Job:
Turn the entries below into a Markdown table with two columns, Row and Line, giving each line its own numbered row and skipping blank lines. Omit the pictures.

Provided material:
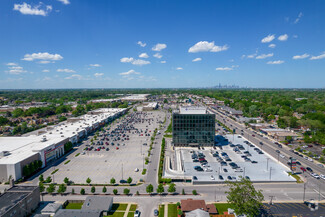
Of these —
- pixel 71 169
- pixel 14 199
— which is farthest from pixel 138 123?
pixel 14 199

Result for this task:
| Row | Line |
|---|---|
| 1 | Of these — |
| 2 | - pixel 71 169 |
| 3 | - pixel 14 199 |
| 4 | — which is farthest from pixel 138 123? |
| 5 | pixel 14 199 |